> WRITTEN INSTRUCTION:
Revise the items below so that every "folded rug" becomes "rolled carpet", with nothing else changed. Leave the pictures out of your answer.

----------

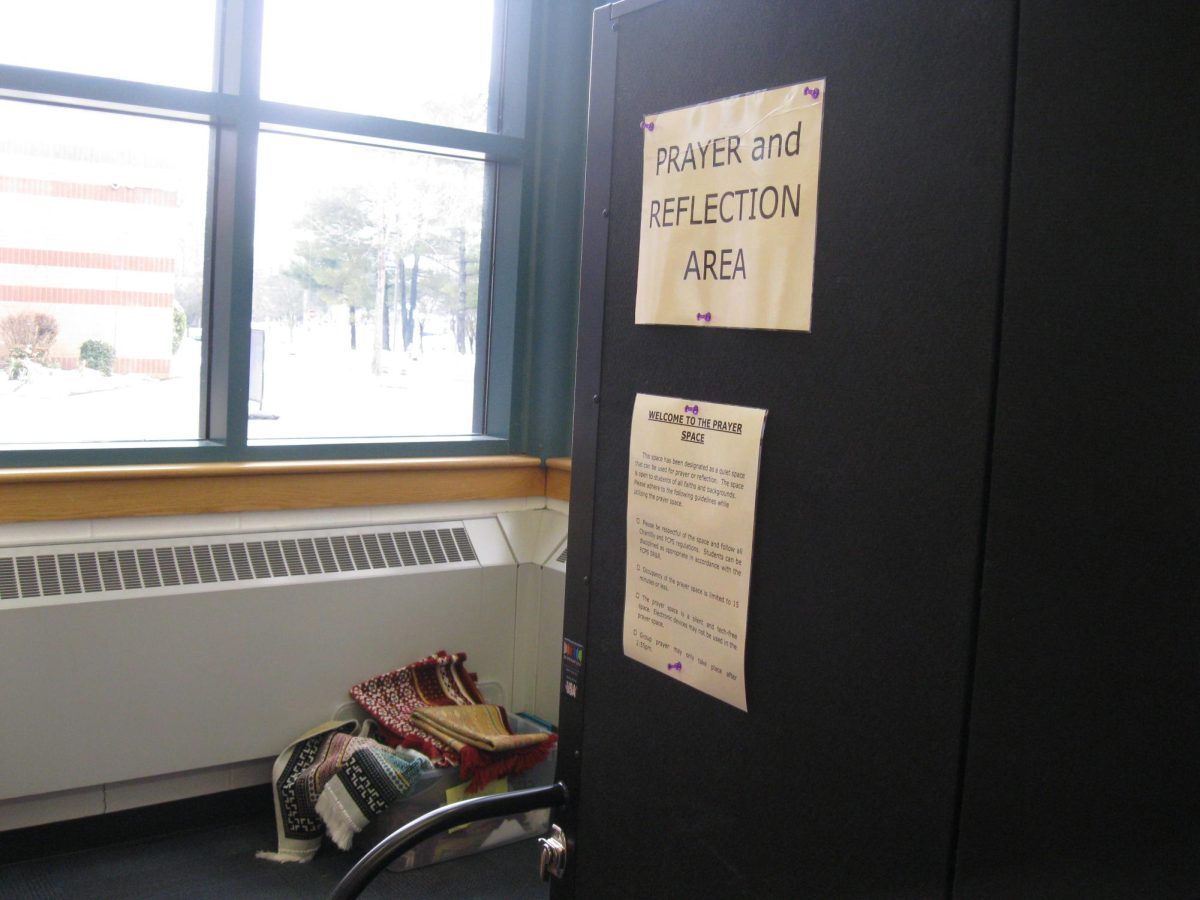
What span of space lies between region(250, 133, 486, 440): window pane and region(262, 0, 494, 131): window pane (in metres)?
A: 0.14

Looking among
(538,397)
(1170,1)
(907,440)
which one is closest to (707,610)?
(907,440)

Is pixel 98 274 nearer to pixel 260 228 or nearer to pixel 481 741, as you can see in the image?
pixel 260 228

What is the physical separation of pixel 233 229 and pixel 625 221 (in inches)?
84.0

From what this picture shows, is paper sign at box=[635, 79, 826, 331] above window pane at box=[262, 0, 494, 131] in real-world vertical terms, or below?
below

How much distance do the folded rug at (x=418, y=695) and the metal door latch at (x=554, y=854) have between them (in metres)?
1.63

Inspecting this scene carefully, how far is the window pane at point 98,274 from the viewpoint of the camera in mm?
2756

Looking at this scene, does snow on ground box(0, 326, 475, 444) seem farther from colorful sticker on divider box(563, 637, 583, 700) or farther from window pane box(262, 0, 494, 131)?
colorful sticker on divider box(563, 637, 583, 700)

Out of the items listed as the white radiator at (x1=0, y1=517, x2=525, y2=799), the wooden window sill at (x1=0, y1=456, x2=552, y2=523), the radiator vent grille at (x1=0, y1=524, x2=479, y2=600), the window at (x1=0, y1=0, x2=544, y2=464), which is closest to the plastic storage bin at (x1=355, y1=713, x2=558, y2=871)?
the white radiator at (x1=0, y1=517, x2=525, y2=799)

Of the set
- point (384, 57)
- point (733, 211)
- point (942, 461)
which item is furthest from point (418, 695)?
point (942, 461)

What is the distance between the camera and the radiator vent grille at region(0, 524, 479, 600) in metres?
2.61

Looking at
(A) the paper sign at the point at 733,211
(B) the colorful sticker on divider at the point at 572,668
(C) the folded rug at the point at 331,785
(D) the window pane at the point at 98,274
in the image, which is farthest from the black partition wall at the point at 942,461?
(D) the window pane at the point at 98,274

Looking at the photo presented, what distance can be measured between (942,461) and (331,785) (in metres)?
2.20

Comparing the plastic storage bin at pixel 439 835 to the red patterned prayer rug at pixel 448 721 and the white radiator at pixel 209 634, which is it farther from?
the white radiator at pixel 209 634

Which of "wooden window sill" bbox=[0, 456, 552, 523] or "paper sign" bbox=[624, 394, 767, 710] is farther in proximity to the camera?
"wooden window sill" bbox=[0, 456, 552, 523]
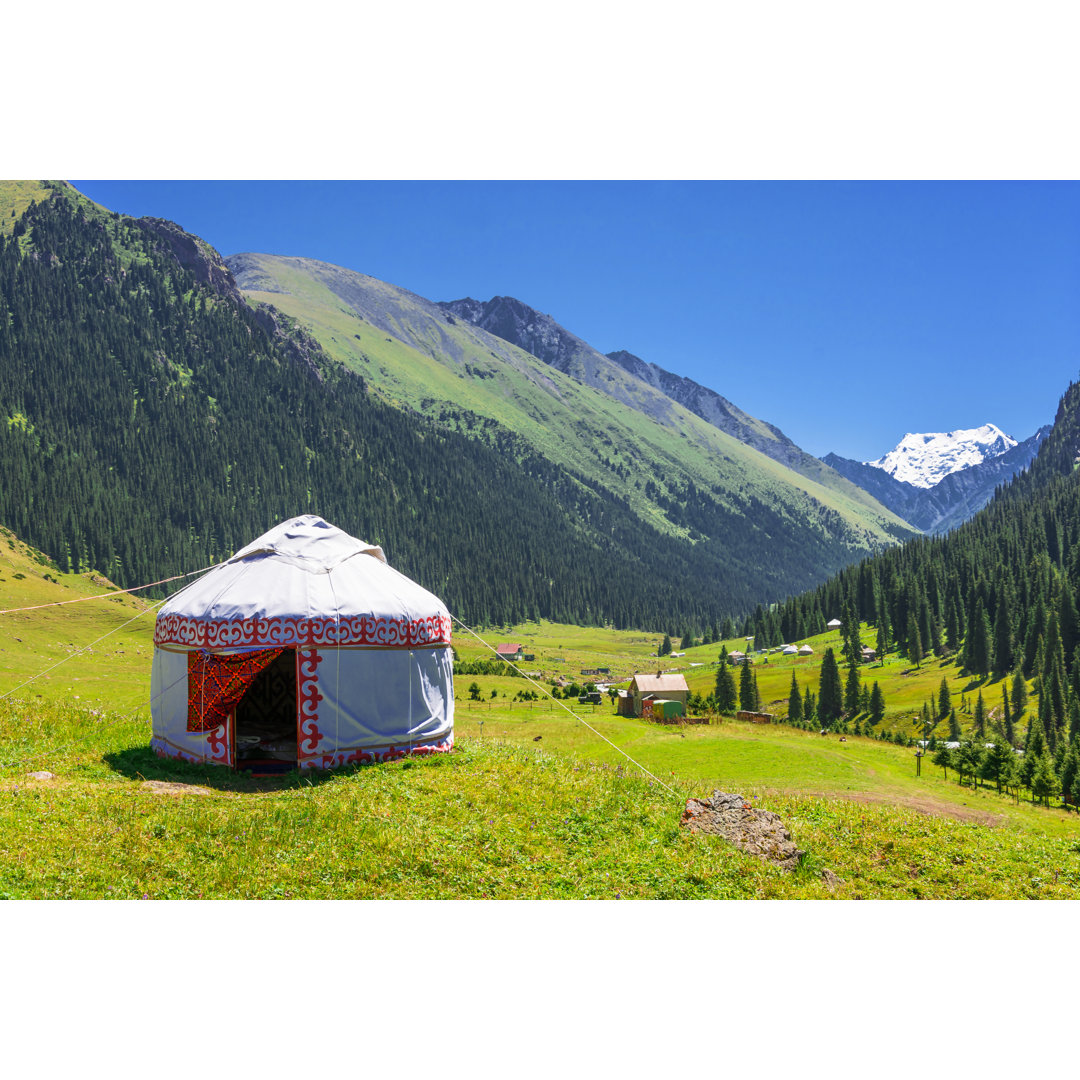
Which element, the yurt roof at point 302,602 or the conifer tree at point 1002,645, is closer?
the yurt roof at point 302,602

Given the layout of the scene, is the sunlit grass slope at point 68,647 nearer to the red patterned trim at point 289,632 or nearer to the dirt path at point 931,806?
the red patterned trim at point 289,632

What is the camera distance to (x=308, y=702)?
15.2 metres

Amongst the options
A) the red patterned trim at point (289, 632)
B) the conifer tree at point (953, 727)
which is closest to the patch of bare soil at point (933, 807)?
the red patterned trim at point (289, 632)

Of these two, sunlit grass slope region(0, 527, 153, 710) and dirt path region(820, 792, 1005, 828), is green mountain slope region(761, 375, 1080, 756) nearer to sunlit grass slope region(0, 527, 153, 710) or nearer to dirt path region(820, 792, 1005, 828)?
dirt path region(820, 792, 1005, 828)

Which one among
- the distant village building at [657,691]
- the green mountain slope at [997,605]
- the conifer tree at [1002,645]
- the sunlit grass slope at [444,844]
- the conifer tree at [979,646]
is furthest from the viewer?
the conifer tree at [979,646]

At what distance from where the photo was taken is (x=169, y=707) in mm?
16031

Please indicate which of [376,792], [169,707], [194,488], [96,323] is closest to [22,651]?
[169,707]

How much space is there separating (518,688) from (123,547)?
77445 mm

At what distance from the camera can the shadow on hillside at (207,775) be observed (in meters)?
14.1

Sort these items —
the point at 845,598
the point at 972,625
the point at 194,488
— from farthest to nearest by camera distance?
1. the point at 194,488
2. the point at 845,598
3. the point at 972,625

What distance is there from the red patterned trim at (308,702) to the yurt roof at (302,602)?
358 mm

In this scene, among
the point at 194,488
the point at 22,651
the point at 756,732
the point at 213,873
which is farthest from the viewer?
the point at 194,488

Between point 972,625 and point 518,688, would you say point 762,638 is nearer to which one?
point 972,625

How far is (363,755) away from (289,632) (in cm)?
296
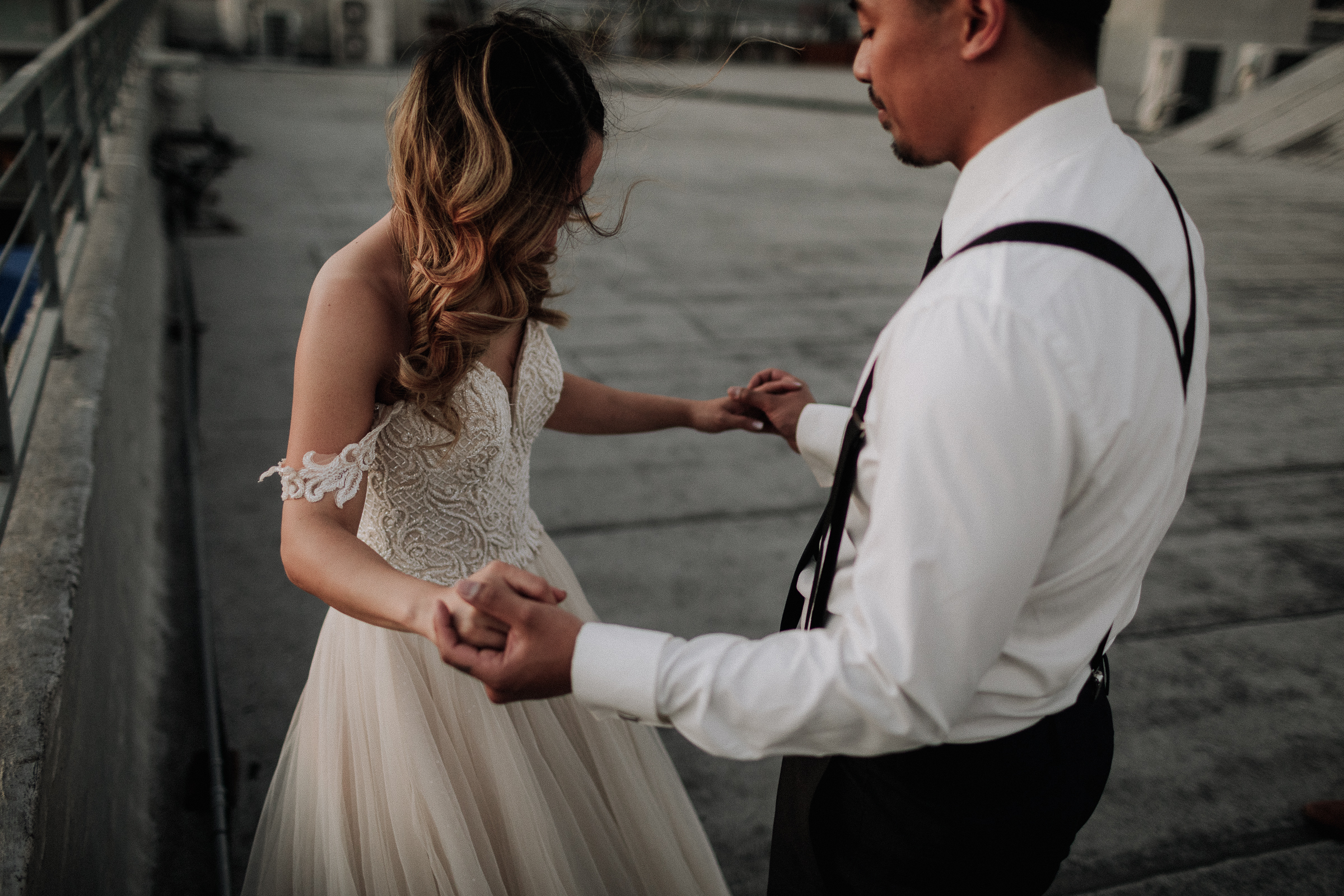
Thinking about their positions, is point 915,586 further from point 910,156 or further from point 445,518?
point 445,518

----------

> THE OUTPUT:
What span of space lies between region(250, 133, 486, 440): window pane and region(262, 0, 494, 131): window pane (in metres)?
A: 0.14

Looking among
(538,397)
(1170,1)
(907,440)
which one is closest to (707,610)?
(907,440)

Is pixel 98 274 nearer to pixel 260 228 or nearer to pixel 481 741, as you can see in the image?
pixel 260 228

What is the physical separation of pixel 233 229 and pixel 625 221 (in inches)?
84.0

From what this picture shows, is paper sign at box=[635, 79, 826, 331] above window pane at box=[262, 0, 494, 131] in real-world vertical terms, or below?
below

How much distance do the rolled carpet at (x=418, y=695) and the metal door latch at (x=554, y=854) have between them (in metres)?
1.63

Inspecting this scene carefully, how far is the window pane at point 98,274 from the viewpoint of the camera in mm?
2756

Looking at this scene, does snow on ground box(0, 326, 475, 444) seem farther from colorful sticker on divider box(563, 637, 583, 700) or farther from window pane box(262, 0, 494, 131)?
colorful sticker on divider box(563, 637, 583, 700)

Out of the items listed as the white radiator at (x1=0, y1=517, x2=525, y2=799), the wooden window sill at (x1=0, y1=456, x2=552, y2=523), the radiator vent grille at (x1=0, y1=524, x2=479, y2=600), the window at (x1=0, y1=0, x2=544, y2=464), which is closest to the plastic storage bin at (x1=355, y1=713, x2=558, y2=871)?
the white radiator at (x1=0, y1=517, x2=525, y2=799)

Of the set
- point (384, 57)
- point (733, 211)
- point (942, 461)
which item is furthest from point (418, 695)?
point (942, 461)

What is the distance between the camera and the radiator vent grille at region(0, 524, 479, 600) in metres?
2.61

Looking at
(A) the paper sign at the point at 733,211
(B) the colorful sticker on divider at the point at 572,668
(C) the rolled carpet at the point at 331,785
(D) the window pane at the point at 98,274
in the image, which is farthest from the black partition wall at the point at 942,461?
(D) the window pane at the point at 98,274

Looking at the photo presented, what distance can be measured between (942,461) and (331,785) (in metres)?
2.20

Comparing the plastic storage bin at pixel 439 835 to the red patterned prayer rug at pixel 448 721 and the white radiator at pixel 209 634, which is it farther from?
the white radiator at pixel 209 634

Which of "wooden window sill" bbox=[0, 456, 552, 523] or "paper sign" bbox=[624, 394, 767, 710] is farther in proximity to the camera?
"wooden window sill" bbox=[0, 456, 552, 523]
Which element, the yurt roof at point 302,602 or the conifer tree at point 1002,645, is closer?
the yurt roof at point 302,602

Given the layout of the scene, is the sunlit grass slope at point 68,647 nearer to the red patterned trim at point 289,632 or nearer to the dirt path at point 931,806?
the red patterned trim at point 289,632

What is the camera distance to (x=308, y=702)?
15.2 metres

Amongst the options
A) the red patterned trim at point (289, 632)
B) the conifer tree at point (953, 727)
which is closest to the patch of bare soil at point (933, 807)?
the red patterned trim at point (289, 632)

Of these two, sunlit grass slope region(0, 527, 153, 710) and dirt path region(820, 792, 1005, 828), is green mountain slope region(761, 375, 1080, 756) nearer to sunlit grass slope region(0, 527, 153, 710) or nearer to dirt path region(820, 792, 1005, 828)?
dirt path region(820, 792, 1005, 828)

Which one among
- the distant village building at [657,691]
- the green mountain slope at [997,605]
- the conifer tree at [1002,645]
- the sunlit grass slope at [444,844]
- the conifer tree at [979,646]
is furthest from the viewer?
the conifer tree at [979,646]

At what distance from where the photo was taken is (x=169, y=707) in mm?
16031

Please indicate which of [376,792], [169,707], [194,488], [96,323] is closest to [22,651]?
[169,707]

How much space is there separating (518,688) from (123,547)?
77445 mm

At what distance from the camera can the shadow on hillside at (207,775) be observed (in meters)?
14.1

Sort these items —
the point at 845,598
the point at 972,625
the point at 194,488
— from farthest to nearest by camera distance?
1. the point at 194,488
2. the point at 845,598
3. the point at 972,625

What distance is there from the red patterned trim at (308,702) to the yurt roof at (302,602)?
358 mm

In this scene, among
the point at 194,488
the point at 22,651
the point at 756,732
the point at 213,873
which is farthest from the viewer?
the point at 194,488

Between point 972,625 and point 518,688, would you say point 762,638 is nearer to which one?
point 972,625

How far is (363,755) away from (289,632) (in cm)?
296
Thinking about their positions, is point 915,586 further from point 910,156 or further from point 445,518?
point 445,518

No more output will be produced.